## Data records
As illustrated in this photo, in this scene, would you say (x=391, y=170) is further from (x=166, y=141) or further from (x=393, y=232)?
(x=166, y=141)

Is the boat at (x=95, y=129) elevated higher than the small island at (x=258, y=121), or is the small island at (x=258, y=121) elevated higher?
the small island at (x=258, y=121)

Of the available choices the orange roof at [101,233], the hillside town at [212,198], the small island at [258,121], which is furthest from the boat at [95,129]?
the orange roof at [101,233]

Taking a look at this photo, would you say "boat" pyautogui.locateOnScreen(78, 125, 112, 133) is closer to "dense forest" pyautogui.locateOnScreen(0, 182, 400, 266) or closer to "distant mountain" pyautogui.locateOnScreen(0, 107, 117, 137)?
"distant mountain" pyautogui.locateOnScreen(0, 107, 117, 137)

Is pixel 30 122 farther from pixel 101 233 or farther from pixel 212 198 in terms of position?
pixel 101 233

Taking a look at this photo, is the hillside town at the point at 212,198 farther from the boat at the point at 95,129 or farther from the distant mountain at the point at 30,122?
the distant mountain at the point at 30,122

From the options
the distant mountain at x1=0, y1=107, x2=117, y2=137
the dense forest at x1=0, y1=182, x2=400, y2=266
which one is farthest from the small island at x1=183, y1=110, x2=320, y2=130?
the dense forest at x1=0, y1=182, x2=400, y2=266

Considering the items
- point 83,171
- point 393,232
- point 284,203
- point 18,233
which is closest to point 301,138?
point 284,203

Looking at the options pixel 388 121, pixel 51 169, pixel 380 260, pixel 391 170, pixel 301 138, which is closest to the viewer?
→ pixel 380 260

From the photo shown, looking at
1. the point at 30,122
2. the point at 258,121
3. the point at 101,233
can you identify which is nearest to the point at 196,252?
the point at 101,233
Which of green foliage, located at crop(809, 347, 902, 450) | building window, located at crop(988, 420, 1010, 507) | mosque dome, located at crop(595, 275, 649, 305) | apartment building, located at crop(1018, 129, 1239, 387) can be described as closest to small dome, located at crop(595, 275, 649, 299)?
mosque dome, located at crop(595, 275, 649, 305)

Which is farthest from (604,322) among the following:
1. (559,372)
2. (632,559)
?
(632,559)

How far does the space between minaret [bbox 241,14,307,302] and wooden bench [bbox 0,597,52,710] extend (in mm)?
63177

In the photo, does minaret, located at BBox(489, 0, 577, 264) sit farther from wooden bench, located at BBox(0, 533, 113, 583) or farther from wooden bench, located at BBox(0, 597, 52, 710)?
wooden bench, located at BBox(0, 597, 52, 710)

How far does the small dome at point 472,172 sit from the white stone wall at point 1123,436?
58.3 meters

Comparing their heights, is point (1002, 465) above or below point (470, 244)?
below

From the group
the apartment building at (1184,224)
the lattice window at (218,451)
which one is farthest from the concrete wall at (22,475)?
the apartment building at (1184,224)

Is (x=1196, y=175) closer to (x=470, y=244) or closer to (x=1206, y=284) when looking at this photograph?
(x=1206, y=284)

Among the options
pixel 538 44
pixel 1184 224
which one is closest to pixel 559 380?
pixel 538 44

## Exercise details
Copy out every line of the records above without alteration, omitting nothing and adding nothing.

## Complete answer
As illustrated in this photo, in this scene, would you say (x=391, y=170) is further from (x=166, y=141) or further from (x=393, y=232)?
(x=166, y=141)

Is the boat at (x=95, y=129) elevated higher than the small island at (x=258, y=121), or is the small island at (x=258, y=121) elevated higher?
the small island at (x=258, y=121)

Of the available choices the orange roof at [101,233], the hillside town at [212,198], the small island at [258,121], which is furthest from the boat at [95,129]?
the orange roof at [101,233]

Taking a look at this photo, would you say "boat" pyautogui.locateOnScreen(78, 125, 112, 133) is closer to "dense forest" pyautogui.locateOnScreen(0, 182, 400, 266) or closer to "distant mountain" pyautogui.locateOnScreen(0, 107, 117, 137)?
"distant mountain" pyautogui.locateOnScreen(0, 107, 117, 137)

Is pixel 30 122 farther from pixel 101 233 or farther from pixel 212 198 in terms of position?
pixel 101 233

Taking a look at this photo, is the hillside town at the point at 212,198 farther from the boat at the point at 95,129 or farther from the distant mountain at the point at 30,122?
the distant mountain at the point at 30,122

From the options
the distant mountain at x1=0, y1=107, x2=117, y2=137
the dense forest at x1=0, y1=182, x2=400, y2=266
which one is farthest from the small island at x1=183, y1=110, x2=320, y2=130?
the dense forest at x1=0, y1=182, x2=400, y2=266

Considering the items
- point 83,171
- point 393,232
- point 284,203
- point 18,233
which is closest to point 301,138?
point 284,203

Looking at the options pixel 388 121, pixel 51 169, pixel 380 260, pixel 391 170, pixel 301 138, which is closest to the viewer?
→ pixel 380 260

From the photo shown, looking at
1. the point at 30,122
2. the point at 258,121
3. the point at 101,233
can you identify which is nearest to the point at 196,252?
the point at 101,233
Which of green foliage, located at crop(809, 347, 902, 450) | building window, located at crop(988, 420, 1010, 507) | mosque dome, located at crop(595, 275, 649, 305) | apartment building, located at crop(1018, 129, 1239, 387) can be described as closest to small dome, located at crop(595, 275, 649, 299)?
mosque dome, located at crop(595, 275, 649, 305)

Which is farthest from (604,322) among the following:
1. (559,372)
2. (632,559)
?
(632,559)

How far does the space between minaret [bbox 241,14,307,302] and wooden bench [bbox 0,597,52,710] extend (in mm)?
63177

In the photo, does minaret, located at BBox(489, 0, 577, 264) sit farther from wooden bench, located at BBox(0, 533, 113, 583) or farther from wooden bench, located at BBox(0, 597, 52, 710)?
wooden bench, located at BBox(0, 597, 52, 710)

How far does the small dome at point 472,172 sit from the white stone wall at point 1123,436?
58.3 meters

Comparing their heights, is point (1002, 465) above or below point (470, 244)?
below

From the group
the apartment building at (1184,224)
the lattice window at (218,451)
which one is farthest from the concrete wall at (22,475)?
the apartment building at (1184,224)

Is (x=1196, y=175) closer to (x=470, y=244) or closer to (x=1206, y=284) when looking at this photograph?
(x=1206, y=284)

Among the options
pixel 538 44
pixel 1184 224
which one is closest to pixel 559 380?
pixel 538 44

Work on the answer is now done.